Top of DATA EXTRACT
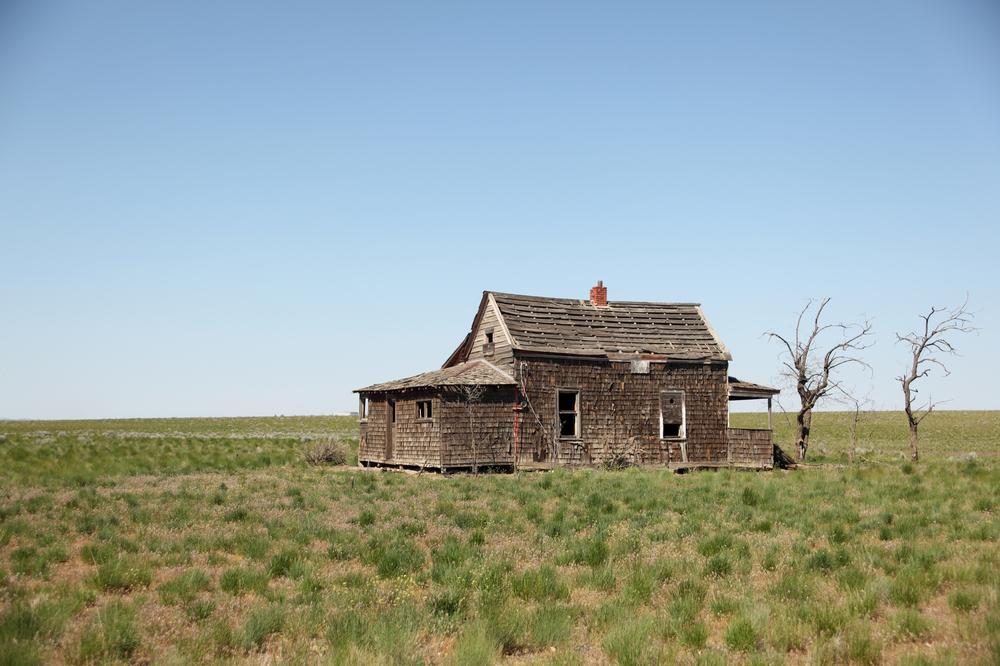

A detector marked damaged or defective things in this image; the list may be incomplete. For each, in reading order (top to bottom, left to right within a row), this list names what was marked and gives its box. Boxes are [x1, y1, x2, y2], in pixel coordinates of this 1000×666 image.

broken window [416, 396, 432, 418]
broken window [556, 386, 580, 438]
broken window [660, 390, 684, 436]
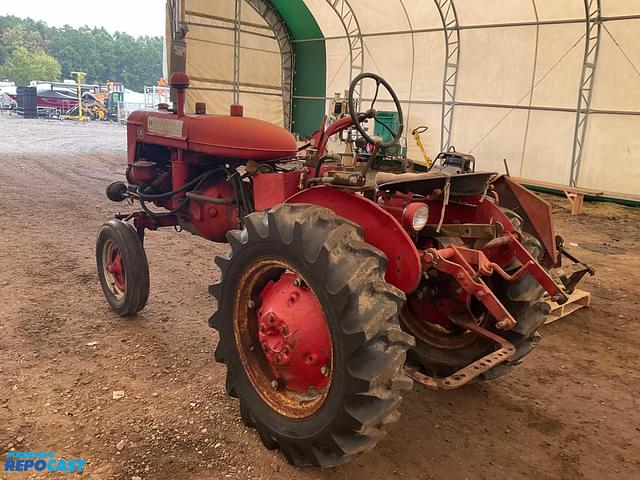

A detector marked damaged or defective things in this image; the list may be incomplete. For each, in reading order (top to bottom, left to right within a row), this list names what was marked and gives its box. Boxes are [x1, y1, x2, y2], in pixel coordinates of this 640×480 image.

rusty wheel rim [102, 240, 125, 300]
rusty wheel rim [235, 256, 336, 418]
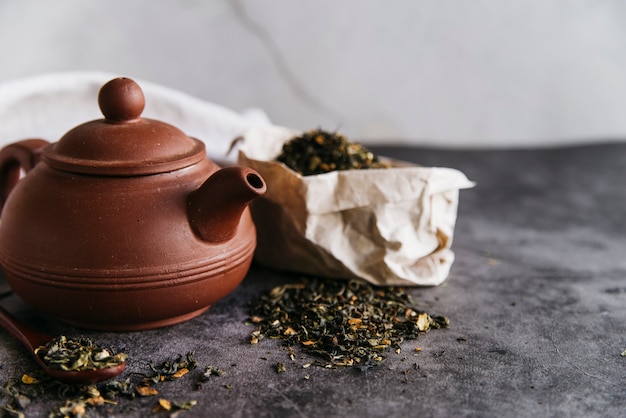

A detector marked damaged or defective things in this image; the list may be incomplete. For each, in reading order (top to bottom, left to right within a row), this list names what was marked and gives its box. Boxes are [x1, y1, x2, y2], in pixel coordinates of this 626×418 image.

crack in wall [228, 0, 342, 123]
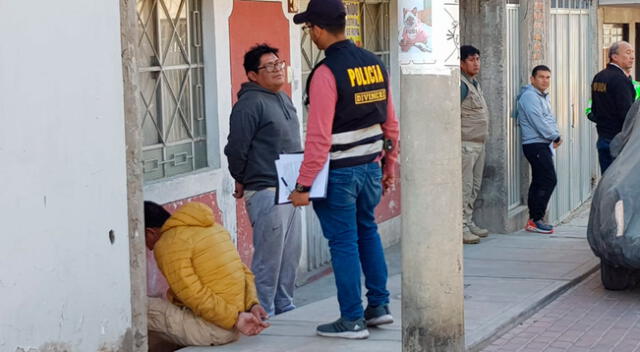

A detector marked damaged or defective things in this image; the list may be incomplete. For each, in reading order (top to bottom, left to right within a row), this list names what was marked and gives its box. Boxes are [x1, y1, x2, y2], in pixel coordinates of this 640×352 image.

white wall paint peeling [0, 1, 132, 350]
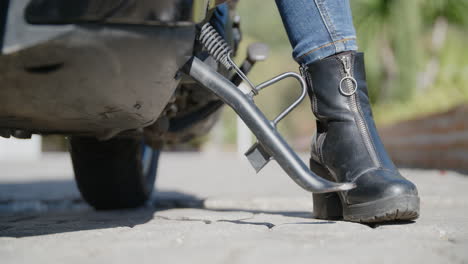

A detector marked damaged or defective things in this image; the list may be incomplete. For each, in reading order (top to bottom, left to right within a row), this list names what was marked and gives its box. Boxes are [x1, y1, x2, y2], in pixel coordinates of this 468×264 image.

cracked concrete slab [0, 153, 468, 264]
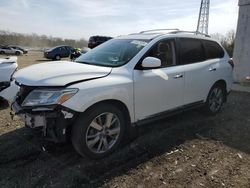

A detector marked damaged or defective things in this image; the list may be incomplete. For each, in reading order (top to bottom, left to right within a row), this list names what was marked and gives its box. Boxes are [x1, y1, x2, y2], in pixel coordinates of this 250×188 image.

cracked headlight [22, 88, 77, 107]
damaged front bumper [11, 101, 77, 142]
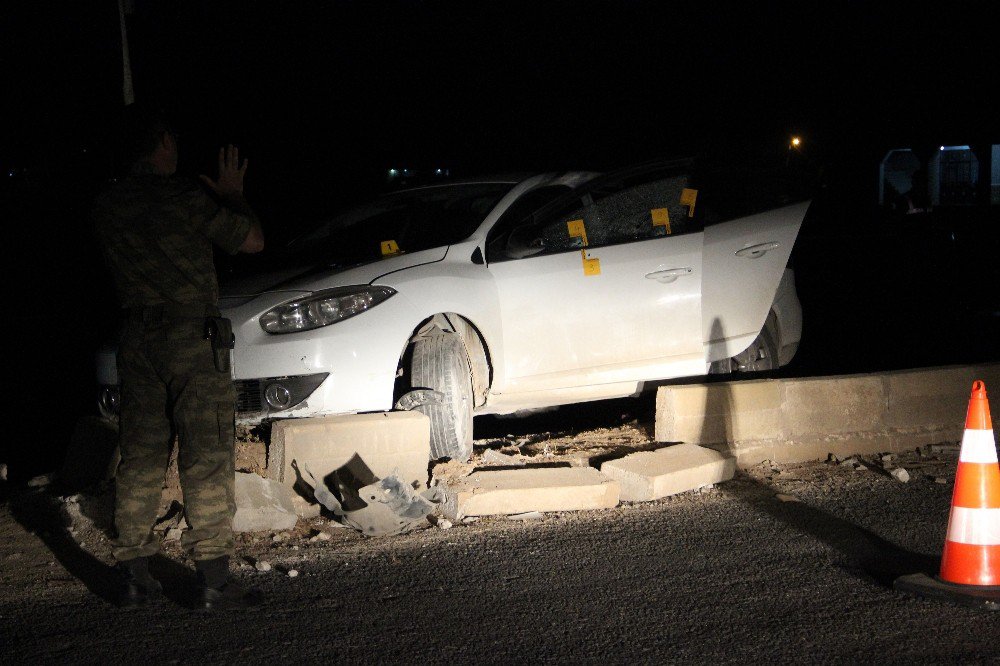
Bottom of DATA EXTRACT
Transcribe the span of lines that runs from the line with "this 250×188 image." to the end of the data, both ends included, exactly, with nothing else and no pictures.

A detector marked damaged or defective things in this image; the list may be incomplete. For each, in reading order (top to bottom, left to right within a row), this list names what was marked and gives its box. Boxes are [x1, y1, x2, y2], in pixel coordinates of this 250×188 image.

cracked headlight [22, 88, 77, 107]
damaged front bumper [11, 101, 77, 142]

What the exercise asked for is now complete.